Hurricane Matthew Response is first Project for Palmetto Conservation Corps Inaugural Crew

Launched this past August as an arm of the South Carolina-based Palmetto Conservation Foundation, Palmetto Conservation Corps is one of the newest members of The Corps Network. Right out of orientation, the Corps' inaugural crew headed out to assist the Hurricane Matthew response. Check out this local news report as well as photos and a press release from the Corps. Well done to the crew and thank you for your service! 


 


October 18, 2016
For Immediate Release

Contact:  Rachel Price
Palmetto Conservation Foundation
rprice@palmettoconservation.org
803-771-0870

 

Palmetto Conservation Corps Deploys For Disaster Relief in Horry and Marion Counties

For the next three weeks, the Palmetto Conservation Corps will work out of Conway, SC, to provide disaster relief in Horry and Marion counties following Hurricane Matthew and subsequent flooding.

Both counties experienced wind damage and flooding from the 12 to 18 inches of rain that fell during the hurricane.
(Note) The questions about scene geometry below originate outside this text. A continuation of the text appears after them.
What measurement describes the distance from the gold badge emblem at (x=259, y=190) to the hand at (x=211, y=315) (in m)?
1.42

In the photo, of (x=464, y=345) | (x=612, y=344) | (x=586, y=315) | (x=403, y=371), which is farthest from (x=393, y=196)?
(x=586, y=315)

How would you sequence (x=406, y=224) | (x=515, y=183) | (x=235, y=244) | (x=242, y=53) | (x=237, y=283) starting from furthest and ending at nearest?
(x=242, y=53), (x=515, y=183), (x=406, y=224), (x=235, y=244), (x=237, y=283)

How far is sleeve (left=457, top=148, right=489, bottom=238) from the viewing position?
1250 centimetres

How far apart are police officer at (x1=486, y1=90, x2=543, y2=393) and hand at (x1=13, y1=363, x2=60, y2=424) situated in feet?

Severe flooding continued as the PeeDee, Little PeeDee, Lumber, and Waccamaw rivers crested about a week after the storm at heights not seen since the 1920s. Hundreds of homes, farms, public buildings, roads and bridges were damaged in the storm.

The Corps will work for up to three weeks in the two hard-hit counties to assist with immediate needs for disaster relief at no charge to the communities. The work will focus on debris removal and general clean up, and may also include house muck outs, house gutting, mold remediation, potable water distribution, recovery resource guide distribution, call assistance on crisis clean-up hotlines, and assessing damage at housing sites.

Palmetto Conservation Foundation (PCF) launched the Corps in August as the only trail-based AmeriCorps service program for young adults in South Carolina. Most Corps training and service focuses on construction and maintenance of the Palmetto Trail, South Carolina’s premier hiking–bicycling trail that runs across the state from Awendaw in Charleston County to Walhalla in Oconee County.

In addition to trail work, a portion of Corps service is dedicated to disaster preparedness and response. Corps training for this disaster relief deployment has been in partnership with the St. Bernard Project, the South Carolina Commission on Community Service, South Carolina Volunteer Organizations Active in Disaster (SCVOAD), Waccamaw Volunteer Organizations Active in Disaster (Waccamaw VOAD), United Way of South Carolina, North Conway Baptist Church, and First Baptist Church of Conway.

Two members from Columbia's St. Bernard Project team will join the Corps during this deployment. First Baptist Church will provide housing, and Waccamaw VOAD will feed the crew lunch and dinner on workdays.